Audiobooks NZ founder Theo Gibson explains how digital royalties for audio books are paid works and competing with Amazon's audio book arm Audible.
What does your business do?
Audiobooks NZ was set up as an audio books production house. In 2010 there wasn't really any audio books being made on this side of the world so I set out to change that. The audio books that were being made had to be sold through American stores and they offered poor royalties so we set up our audio book web store and that allows us to sell our 105,000 titles, five to 10 per cent which is local content, and to get a really good royalty to New Zealand authors who make books.
We get professionally trained actors generally to narrate our books. The production house has being going about a year now but we have been working on it for a couple of years as there are lots of moving parts.
What was the motivation for starting it?
I trained as a sound engineer many, many eons ago and I've always been an avid listener of audio books when Audible audio books first launched in 2007.
Basically, no one was doing it here in New Zealand and I wanted to do more Maori language and Pacific Island content and there was, and still is, a need for content for this side of the world so that's why I set it up.
How big is your team?
It's just me full time and I've got a bunch of contractors who come on each job such as narrators and sound engineers. I also have a part-time web store curator.
What model does the business operate on?
We're moulded off the digital services of the time through our website. When people sign up they get a book credit to purchase an audio book each month and buy additional book credits for more books. We're rolled our iOS app out this week which is redesigned and then the android app is going to be following in the next couple of months, and we're also looking to do Amazon Alexa integration so people can use their Amazon Alexa to buy our audio books as well.
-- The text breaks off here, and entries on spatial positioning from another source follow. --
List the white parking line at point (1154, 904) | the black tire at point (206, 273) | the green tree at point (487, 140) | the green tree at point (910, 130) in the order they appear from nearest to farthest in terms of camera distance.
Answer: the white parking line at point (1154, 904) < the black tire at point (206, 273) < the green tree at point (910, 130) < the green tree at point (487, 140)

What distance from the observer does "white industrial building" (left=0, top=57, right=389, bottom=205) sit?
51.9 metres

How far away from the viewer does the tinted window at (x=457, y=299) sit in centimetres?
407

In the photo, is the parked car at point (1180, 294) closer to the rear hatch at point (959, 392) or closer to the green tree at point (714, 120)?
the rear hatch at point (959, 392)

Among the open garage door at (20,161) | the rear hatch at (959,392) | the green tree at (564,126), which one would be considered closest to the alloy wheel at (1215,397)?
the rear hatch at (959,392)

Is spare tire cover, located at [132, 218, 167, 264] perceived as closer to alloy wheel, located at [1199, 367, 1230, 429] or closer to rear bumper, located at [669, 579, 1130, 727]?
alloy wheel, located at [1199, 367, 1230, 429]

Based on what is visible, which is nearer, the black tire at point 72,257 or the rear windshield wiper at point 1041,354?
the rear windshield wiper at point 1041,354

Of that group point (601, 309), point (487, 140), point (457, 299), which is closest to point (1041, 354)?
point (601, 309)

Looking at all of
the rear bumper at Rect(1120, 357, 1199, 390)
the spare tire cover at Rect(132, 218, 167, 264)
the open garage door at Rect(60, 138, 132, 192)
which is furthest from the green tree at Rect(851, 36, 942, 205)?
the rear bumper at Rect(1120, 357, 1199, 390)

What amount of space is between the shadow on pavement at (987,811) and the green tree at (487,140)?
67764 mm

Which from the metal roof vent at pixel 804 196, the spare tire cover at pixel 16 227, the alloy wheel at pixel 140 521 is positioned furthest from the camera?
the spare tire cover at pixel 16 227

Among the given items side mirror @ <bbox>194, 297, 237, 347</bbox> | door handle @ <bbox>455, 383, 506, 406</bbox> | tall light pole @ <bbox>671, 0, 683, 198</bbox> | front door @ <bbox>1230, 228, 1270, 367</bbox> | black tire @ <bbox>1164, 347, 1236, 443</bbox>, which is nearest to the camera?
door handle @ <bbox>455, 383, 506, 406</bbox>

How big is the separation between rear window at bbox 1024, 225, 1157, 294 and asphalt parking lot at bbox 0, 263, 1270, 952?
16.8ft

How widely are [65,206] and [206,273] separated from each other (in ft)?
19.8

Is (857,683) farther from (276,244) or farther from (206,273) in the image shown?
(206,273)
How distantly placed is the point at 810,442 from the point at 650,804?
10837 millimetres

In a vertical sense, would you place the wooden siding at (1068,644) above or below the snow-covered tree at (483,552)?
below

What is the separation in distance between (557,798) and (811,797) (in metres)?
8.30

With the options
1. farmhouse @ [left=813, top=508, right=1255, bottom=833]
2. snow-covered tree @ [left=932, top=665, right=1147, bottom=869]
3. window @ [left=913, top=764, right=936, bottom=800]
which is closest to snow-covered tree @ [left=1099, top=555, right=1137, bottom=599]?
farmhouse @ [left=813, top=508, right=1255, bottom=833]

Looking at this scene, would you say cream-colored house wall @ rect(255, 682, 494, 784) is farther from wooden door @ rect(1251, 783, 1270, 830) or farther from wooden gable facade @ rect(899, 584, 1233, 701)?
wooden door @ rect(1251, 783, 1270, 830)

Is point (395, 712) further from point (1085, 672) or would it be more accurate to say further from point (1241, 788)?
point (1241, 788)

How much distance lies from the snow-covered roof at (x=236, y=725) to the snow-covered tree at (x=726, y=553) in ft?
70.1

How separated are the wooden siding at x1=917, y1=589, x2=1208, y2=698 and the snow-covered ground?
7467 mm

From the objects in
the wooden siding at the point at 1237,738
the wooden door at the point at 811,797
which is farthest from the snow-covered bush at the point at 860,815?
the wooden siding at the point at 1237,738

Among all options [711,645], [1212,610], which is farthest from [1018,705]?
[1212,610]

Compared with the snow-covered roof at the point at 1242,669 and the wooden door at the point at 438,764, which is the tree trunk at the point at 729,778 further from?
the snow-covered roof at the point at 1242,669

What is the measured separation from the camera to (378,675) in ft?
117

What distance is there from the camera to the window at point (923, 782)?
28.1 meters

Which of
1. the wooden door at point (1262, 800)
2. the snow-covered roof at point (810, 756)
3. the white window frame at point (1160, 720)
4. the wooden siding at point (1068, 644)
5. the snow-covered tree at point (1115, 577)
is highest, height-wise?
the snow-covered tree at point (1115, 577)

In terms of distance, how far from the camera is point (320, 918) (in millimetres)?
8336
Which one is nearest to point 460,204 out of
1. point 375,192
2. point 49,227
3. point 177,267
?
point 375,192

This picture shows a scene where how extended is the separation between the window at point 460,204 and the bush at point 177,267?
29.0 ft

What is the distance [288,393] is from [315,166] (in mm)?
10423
We're also looking at using these devices called PlayAways which are like handheld MP3 players but there just a straight stripped down MP3 player for people who aren't so familiar with apps. We signed up to be a distributor for PlayAway because there's a big part of the population who aren't great with smartphones and don't like using them so I'm trying to get PlayAways into places like libraries because kids quite like using them, and into retirement villages. An audio book is generally seven to eight hours long which works out to be eight CDs in traditional means.
What are your long term plans?
I'd really like to be the main distributor and producer of audio books in the region. I'd really like to expand and be able to produce a lot more Maori language and Pacific Island books, and really be the go-to for audio books in the region rather than people going to American services and seeing all that money go offshore.
Who is your biggest competitor?
If you look at numbers Audible is the giant in the area but that also works against them because they've got over 400,000 titles but that also means if someone is selling an audio book with them is lost whereas we have the ability to highlight local content and give it a bit more of a personal approach.
How does the royalties model work and how much do authors get per sale?
If an author wants their audio book made they approach us and we will cast a narrator and then record it for them so they will pay us for the production. We would then make that audio book and offer them a distribution deal whereby they basically get 65 per cent of the royalties per revenue of that book. We use the other percentage we get to promote the title and earn a little bit.
If we've got an audio book that we want to make and we have funding to make it we'll approach an author and cover all the production costs ourself and we'll give them a smaller royalty of 25 per cent if we were covering costs. If they choose to distribute through us then the royalty payments are ongoing and every time anyone buys the book they get a royalty. We work with 30 different distributors so when we distribute a book it goes everywhere in 170 countries.
What's the most challenging part about running a digital services company?
Finding the content. We're quite small and people don't really know we exist. There's a real need for it and people are really happy when they find us. After finding the content, explaining to people how the service works is a challenge trying to get people's heads around royalty splits and production costs or authors who are generally used to publishing a book can be a little bit tricky.
What advice do you give to others thinking about starting their own business?
Do your research and talk to as many people as possible about what you're trying to do. You can never be too prepared to go into business.